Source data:
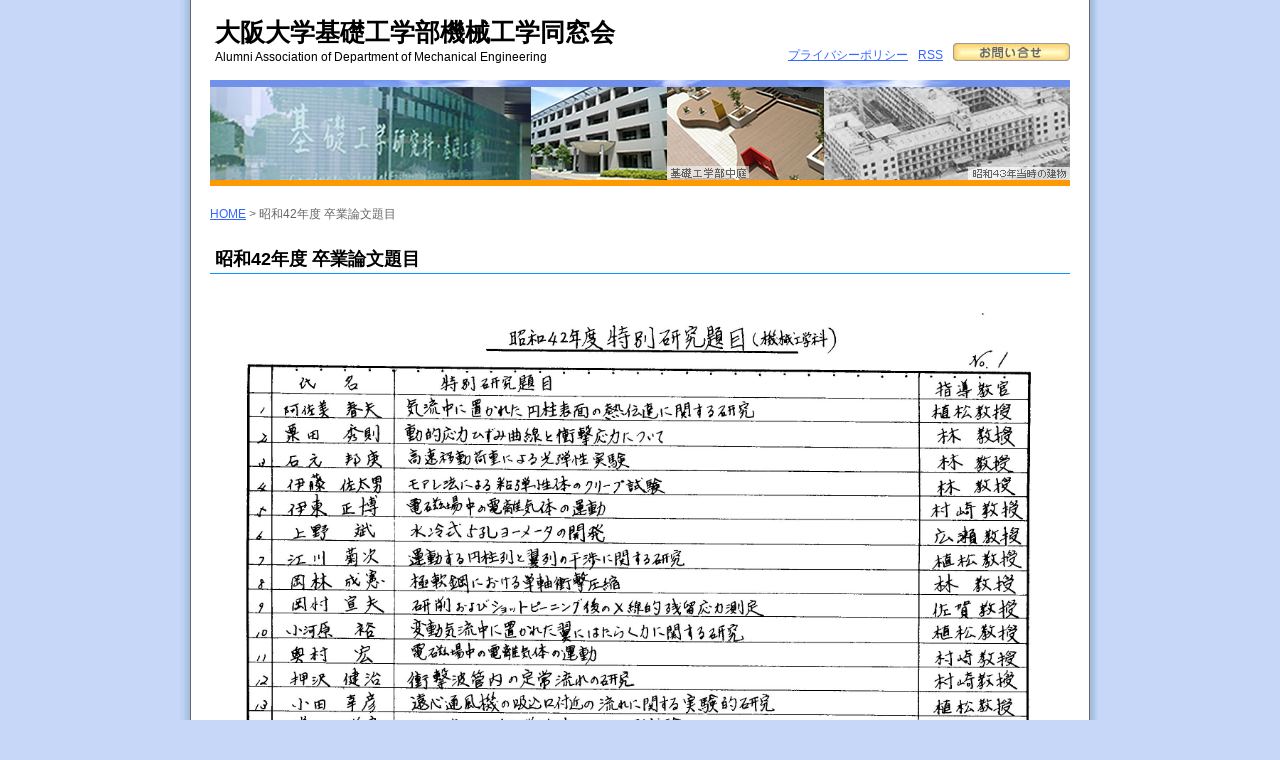

--- FILE ---
content_type: text/css
request_url: http://me-es-osaka-u.alcent.jp/wp/wp-content/themes/me-es-osaka-u/css/common.css
body_size: 5804
content:
@charset "UTF-8";


/* ========================================
   common-layout
======================================== */

body { background-color: #c6d7f7;}

#container {
 width: 920px;
 margin: 0 auto;
 background: url(../image/bg.gif) repeat-y center top;
}
.innerContainer { padding: 0 30px;}



/*===== header =====*/

#header {
 background-color: #fff;
 padding: 20px 0 0;
 margin-bottom: 15px;
}

#header h1{
 font-size: 25px;
 line-height: 1em;
 padding-left: 5px;
}
    #header h1 span {
     display: block;
     font-size: 12px;
     font-weight: normal;
    }
    #header h1 a {
     color: #000;
     text-decoration: none;
    }

#header ul { padding: 23px 0 0;}
    #header li {
     font-size: 12px;
     line-height: 1em;
     height: 1em;
     padding: 6px 0 0  10px;
    }
    #header li.img {
     height: 18px;
     padding: 0 0 0 10px;
    }


/*===== footer =====*/

#footer {
 padding: 20px 0 0;
 margin-bottom: 5px;
 background: url(../image/bg_btmline.gif) no-repeat center bottom;
}
#footer .inner {
 padding: 15px 0 25px;
 margin: 0 30px;
 border-top: 1px solid #aaa;
}
    #footer p { color: #aaa;}
    #footer p a {
     color: #aaa;
     text-decoration: none;
    }
    #footer li {
     display: inline;
     font-size: 12px;
     margin: 0 7px;
    }



/*===== #contents =====*/

#contents {
 float: left;
 width: 600px;
}
#contents h2 {
 font-size: 18px;
 line-height: 1em;
 padding: 2px 0 2px 8px; 
 margin: 0 0 15px 0; 
}
#contents p { margin: 0 0 15px 0;}

.post_head h2{ border-left: 8px solid #f90;}
.page_head h2 {
 border-left: 8px solid #09f;
 border-bottom: 1px solid #09f;
}

.post_body,.page_body {
 letter-spacing: 1px; 
 padding: 10px 15px;
 margin: 0 0 20px 0;
}
.post_body {
 padding-top: 20px;
 border: 1px dashed #f90;
}

p.post_tail {
 color: #999;
 font-size: 12px;
 letter-spacing : 0;
 text-align: right;
 margin: 20px 0 0 !important;
}

#ronbun { width: 860px;}
#ronbun h2 {
 font-size: 18px;
 line-height: 1em;
 padding: 5px;
 margin-bottom: 30px;
 border-bottom: 1px solid #09f;
}
#daimoku {
 width: 800px;
 margin: 0 auto 50px;
}
#daimoku img {
 width: 800px;
 height: auto;
}

#contents #daimoku {
 width: 540px;
 margin: 0 auto 30px;
}
#contents #daimoku img {
 width: 540px;
 height: auto;
}


/*----- #pan -----*/

#pan,#sResult {
 color: #666;
 font-size: 12px;
 line-height: 1em;
 padding-top: 7px;
 margin-bottom: 25px;
}

#sResult {
 font-size: 14px;
 margin-bottom: 23px;
}
#sResult strong { color: #36f;}



/*----- .pager -----*/

.pager { font-size: 13px;}


    
/*===== #side =====*/

#side {
 float: right;
 width: 230px;
 padding-bottom: 30px;
}
    #side h2 {
     font-size: 14px;
     line-height: 1em;
     font-weight: normal;
     height: 1em;
     padding: 6px 0 6px 12px;
     margin-bottom: 5px;
     background: url("../image/sidemenubar.jpg") no-repeat 0 0;
    }
    #side ul { margin-bottom: 20px;}
    #side li {
     font-size: 12px;
     line-height: 1.5em;
     padding-left: 14px;
     margin-bottom: 5px;
     background: url(../image/sidemenulist.gif) no-repeat 0 4px;
    }
    #side a { text-decoration: none;}
    #side a:hover { text-decoration: underline;}


/*----- searchform -----*/

#side form {
 line-height: 22px;
 height: 22px;
 padding: 5px 0 0;
}
    #side form input { display: block;}
    #side form .srchword {
     color: #333;
     font-size: 12px;
     line-height: 1em;
     padding: 3px;
     width: 186px;
     margin: 2px 0 0;
     border: 1px solid #aaa;
    }	


/*===== #totop =====*/

#totop {
 display: none;
 position: fixed;
 right: 50px;
 bottom: 60px;
}
#totop a {
 display: inline-block;
 width: 20px;
 height: 20px;
 padding: 10px;
 background-color: #aaa;
}
	#totop a:hover { background-color: #f90;}



/* ========================================
   page & category
======================================== */

.table01 {
 border-top: 1px solid #333;
 border-left: 1px solid #333;
 margin-bottom: 30px;
}
.table01 td,.table01 th {
 text-align:center;
 width: 55px;
 padding: 5px 0;
 border-bottom: 1px solid #333;
 border-right: 1px solid #333;
}
.table01 td.w90 { width:90px;}

.table02 td {
 vertical-align:top;
 padding: 0 10px 10px 0;
}

.table03 td {
 font-weight: bold; 
 width: 300px;
 padding: 0 0 25px 0;
}
.table03 td a:hover img,
#contents a:hover img {
 opacity: 0.60;
 filter: alpha(opacity=60);
}

.table04 { width: 100%;}
.table04 td {
 text-align: center;
 padding: 0 0 20px 0;
}

#downloadLink { opacity: 1 !important;}
            

/* page only */
.kaichoPhoto { margin: 0 10px 0 0;}

.page_table01 {}
.page_table01 th { padding: 0 10px 15px 0;}
.page_table01 td { padding: 0 0 15px 0;}

.alignleft {
 float: left;
 margin: 0 10px 10px 0;
}
.alignright {
 float: right;
 margin: 0 0 10px 10px;
}


#kaisoku th {
 font-weight: normal;
 padding-right: 15px;
}
#kaisoku ul {
 list-style: disc;
 padding-left: 25px;
 margin-bottom: 15px;
}
#kaisoku ol {
 list-style: decimal;
 padding-left: 25px;
 margin-bottom: 15px;
}
#kaisoku li {
 font-size: 14px;
 line-height: 1.5em;
}
#kaisoku hr {
 color: #ccc;
 background-color: #ccc;
}

.kifu td { padding: 0 20px 15px 0;}


#sousei .unit { padding: 10px 0 25px;}
#sousei h3 {
 font-size: 16px;
 line-height: 1em;
 padding: 5px;
 margin-bottom: 15px;
 border-top: #ccc 2px dashed;
 border-bottom: #ccc 2px dashed;
}


/*===== .notfound =====*/
.notfound {
 padding: 120px 0;
 margin-bottom: 20px;
 border: 1px solid #ccc;
}


.nosearch {
 text-align: center;
 padding: 100px 0;
 border: 1px dashed #F90;
}


/* ========================================
   text
======================================== */

p,td,th {
 font-size: 14px;
 line-height: 1.5em;
}

/*===== link =====*/

a{
 color: #36f;
 text-decoration: underline;
}
a:hover { color: #cc6;}

hr {
    color: #ddd;
    background-color: #ddd;
}


--- FILE ---
content_type: application/javascript
request_url: http://me-es-osaka-u.alcent.jp/wp/wp-content/themes/me-es-osaka-u/js/function.js
body_size: 1932
content:
$(function() {
		   
	//画像のロールオーバーの処理
	$("a img.swap").mouseover(function() {
		this.src = this.src.replace(/^(.+)(\.[a-z]+)$/, "$1_o$2");
	});
	$("a img.swap").mouseout(function() {
		this.src = this.src.replace(/^(.+)_o(\.[a-z]+)$/, "$1$2");
	});
	$("a img.swap").each(function () {
		this.preloaded = new Image;
		this.preloaded.src = this.src.replace(/^(.+)(\.[a-z]+)$/, "$1_o$2");
	});
	
	
	//ページトップボタンの設定
	var w = $(window).width(); //初期のウィンドウサイズを取得
	
	if(w>=960){
		//トップへボタン位置を調整
		var pos = (w-920)/2-50; 
	} else if(w>=740) {
		var pos = (w-740)/2+10;
	} else {
		var pos = 10;
	}
	
	$("#totop").css("right",pos+"px");
			   
	$(window).resize(function() { //リサイズ時の処理
		var w = $(window).width();
		
		if(w>=960){
			var pos = (w-920)/2-50;
		} else if(w>=740) {
			var pos = (w-740)/2+10;
		} else {
			var pos = 10;
		}
		
		$("#totop").css("right",pos+"px");
		
	});
			   
	$(window).scroll(function(){ //トップへボタンの表示設定
					
		if ($(this).scrollTop() > 20) {
			$("#totop").fadeIn(1000);
		} else {
			$("#totop").fadeOut(300);
		}

	});
	
	// #で始まるアンカーをクリックした場合に処理
	//not以下はカレンダーの閉じるボタンを省くため
	$('a[href^=#]:not(.calendar-event a)').click(function() {
	  // スクロールの速度
	  var speed = 700;// ミリ秒
	  // アンカーの値取得
	  var href= $(this).attr("href");
	  // 移動先を取得
	  var target = $(href == "#" || href == "" ? 'html' : href);
	  // 移動先を数値で取得
	  var position = target.offset().top;
	  // スムーススクロール
	  $('body,html').animate({scrollTop:position}, speed, 'swing');
	  return false;
	});
	
	
	//点滅(NEWマーク用)
	setInterval(function(){
		$('.new').fadeOut(1000, function(){$(this).fadeIn(500)});
	}, 3000);
	
});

Task – Reply with nothing except the number of lines in the records that include the word "header".

Expected output – 8